The listing below must be returned in full and unchanged, without the images it carries.

####

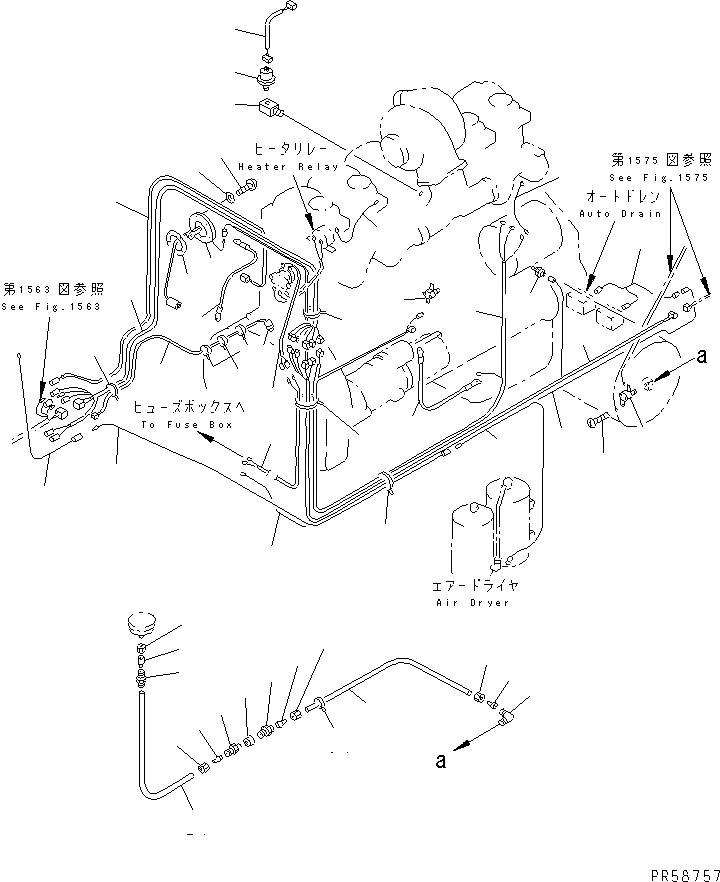 ヒータリレー
Heater Relay

第1575図参照
See Fig.1575

オートドレン
Auto Drain

第1563図参照
See Fig.1563

a

ヒューズボックスへ
To Fuse Box

エアードライヤ
Air Dryer

a

PR58757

####

# ANSWER BOX:
 ヒータリレー
Heater Relay

第1575図参照
See Fig.1575

オートドレン
Auto Drain

第1563図参照
See Fig.1563

a

ヒューズボックスへ
To Fuse Box

エアードライヤ
Air Dryer

a

PR58757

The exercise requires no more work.